Bank Permata chief economist Josua Pardede, meanwhile, agreed that this move was right to fill in gaps created by disruptions to the global supply chain as a consequence of looming trade wars.

“Investors must be thinking about moving their semiconductor production outside China in the hope of evading the impact of a trade war. Indonesia must take this opportunity by inviting US investors who are thinking about going out of the Chinese market,” said Josua.

He went on to say that, regardless of the potential windfall, the government should not forget that constructing a semiconductor hub was very capital intensive as it needed more advanced technology and had a relatively low spill over into Indonesian labor absorption, so the road ahead was long.

An expensive ambition

For his part, Jazi Eko Istiyanto, professor of electronics and instruments at UGM, confirmed that a semiconductor industry was an expensive investment due to its advanced and rapidly evolving technology that required regular upgrading.

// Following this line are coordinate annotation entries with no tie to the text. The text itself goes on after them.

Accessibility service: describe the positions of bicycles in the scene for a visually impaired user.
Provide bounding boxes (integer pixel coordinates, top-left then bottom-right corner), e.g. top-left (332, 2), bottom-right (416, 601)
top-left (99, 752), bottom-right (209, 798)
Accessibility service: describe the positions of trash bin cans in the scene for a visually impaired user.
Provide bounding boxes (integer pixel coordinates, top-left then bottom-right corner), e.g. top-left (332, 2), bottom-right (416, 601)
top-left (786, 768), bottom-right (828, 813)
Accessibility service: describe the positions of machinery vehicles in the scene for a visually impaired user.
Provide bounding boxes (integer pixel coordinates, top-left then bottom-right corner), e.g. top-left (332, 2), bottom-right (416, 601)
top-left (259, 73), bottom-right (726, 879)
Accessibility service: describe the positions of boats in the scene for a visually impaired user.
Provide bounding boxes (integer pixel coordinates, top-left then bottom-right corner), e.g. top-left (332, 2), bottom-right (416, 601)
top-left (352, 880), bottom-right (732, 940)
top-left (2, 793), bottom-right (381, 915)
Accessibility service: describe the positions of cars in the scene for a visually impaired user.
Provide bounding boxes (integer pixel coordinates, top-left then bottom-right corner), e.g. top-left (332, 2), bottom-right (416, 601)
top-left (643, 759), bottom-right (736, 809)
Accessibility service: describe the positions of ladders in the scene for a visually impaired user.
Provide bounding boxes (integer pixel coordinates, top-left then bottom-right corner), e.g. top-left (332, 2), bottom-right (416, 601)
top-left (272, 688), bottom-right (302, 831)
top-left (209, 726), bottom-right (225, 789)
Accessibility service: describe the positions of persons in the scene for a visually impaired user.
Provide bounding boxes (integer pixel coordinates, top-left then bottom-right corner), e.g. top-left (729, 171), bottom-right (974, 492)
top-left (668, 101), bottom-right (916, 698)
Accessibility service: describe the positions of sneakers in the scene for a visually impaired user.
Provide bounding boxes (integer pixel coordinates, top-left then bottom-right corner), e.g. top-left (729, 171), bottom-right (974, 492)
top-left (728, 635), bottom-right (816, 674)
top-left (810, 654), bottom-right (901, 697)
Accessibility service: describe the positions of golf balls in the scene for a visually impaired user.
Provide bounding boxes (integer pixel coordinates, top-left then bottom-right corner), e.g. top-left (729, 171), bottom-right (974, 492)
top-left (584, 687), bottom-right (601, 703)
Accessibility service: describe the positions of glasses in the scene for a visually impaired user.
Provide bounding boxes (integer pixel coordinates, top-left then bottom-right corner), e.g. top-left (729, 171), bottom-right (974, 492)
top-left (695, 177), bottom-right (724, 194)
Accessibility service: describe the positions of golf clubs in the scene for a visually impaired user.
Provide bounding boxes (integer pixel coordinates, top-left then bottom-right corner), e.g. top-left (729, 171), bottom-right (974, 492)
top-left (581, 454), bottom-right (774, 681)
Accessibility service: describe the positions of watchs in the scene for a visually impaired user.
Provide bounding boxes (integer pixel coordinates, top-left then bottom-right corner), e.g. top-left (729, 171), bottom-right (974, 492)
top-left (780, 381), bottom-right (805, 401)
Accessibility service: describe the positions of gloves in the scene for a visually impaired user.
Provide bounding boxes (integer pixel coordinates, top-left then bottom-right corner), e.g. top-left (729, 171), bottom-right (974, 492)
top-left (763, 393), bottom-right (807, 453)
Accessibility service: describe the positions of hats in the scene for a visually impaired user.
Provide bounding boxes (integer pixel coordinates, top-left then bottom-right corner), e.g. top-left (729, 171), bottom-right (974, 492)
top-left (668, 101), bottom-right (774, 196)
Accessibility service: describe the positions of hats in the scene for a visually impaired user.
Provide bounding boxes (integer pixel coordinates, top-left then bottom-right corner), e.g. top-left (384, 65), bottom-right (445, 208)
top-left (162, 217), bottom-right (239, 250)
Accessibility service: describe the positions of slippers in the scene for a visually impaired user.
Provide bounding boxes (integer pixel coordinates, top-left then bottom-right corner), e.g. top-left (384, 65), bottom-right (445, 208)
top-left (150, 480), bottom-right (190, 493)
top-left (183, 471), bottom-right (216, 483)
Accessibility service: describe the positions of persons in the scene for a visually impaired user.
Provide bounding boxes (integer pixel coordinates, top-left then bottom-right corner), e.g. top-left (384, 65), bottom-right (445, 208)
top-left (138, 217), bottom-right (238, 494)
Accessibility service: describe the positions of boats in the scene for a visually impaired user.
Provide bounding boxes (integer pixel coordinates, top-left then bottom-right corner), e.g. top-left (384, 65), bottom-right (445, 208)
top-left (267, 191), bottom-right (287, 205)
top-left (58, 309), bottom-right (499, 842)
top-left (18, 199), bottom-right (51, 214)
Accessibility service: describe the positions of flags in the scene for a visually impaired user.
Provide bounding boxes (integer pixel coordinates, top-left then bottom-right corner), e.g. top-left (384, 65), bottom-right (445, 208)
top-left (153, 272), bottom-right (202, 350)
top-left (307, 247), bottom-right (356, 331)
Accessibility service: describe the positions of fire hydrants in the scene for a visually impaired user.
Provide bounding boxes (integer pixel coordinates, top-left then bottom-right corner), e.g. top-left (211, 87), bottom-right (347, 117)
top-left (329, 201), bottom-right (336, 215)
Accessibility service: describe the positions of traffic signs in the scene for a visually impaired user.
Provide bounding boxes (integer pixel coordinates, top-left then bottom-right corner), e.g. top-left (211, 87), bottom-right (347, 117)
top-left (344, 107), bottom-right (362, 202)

Despite this, Jazi said it was not entirely impossible for Indonesia seeing as how India, a country he considered not far apart from Indonesia in terms of development, managed to have its own integrated circuit (IC) design fabrication plant (fab), which had released its own processor named Shakti.

Jazi explained that a fab-less option was more economically efficient, as US-based company Advanced Micro Devices (AMD) has done through subcontracting its IC fab to Taiwan’s Taiwan Semiconductor Manufacturing Company (TSMC) while it did all the designing. Yet this option, Jazi explained, was not without its own issues, such as a sudden glut or chip shortage as is currently happening, which reduces the market share.

However, Jazi said that the biggest obstacle to implementing a semiconductor industry in Indonesia would be talent in the sector.

“I see that lecturers and students have little to no interest in IC design. Generally, everyone is more interested in software [design] because it promises more [money],” said Jazi, explaining that human development in the sector was lagging and in need of government intervention.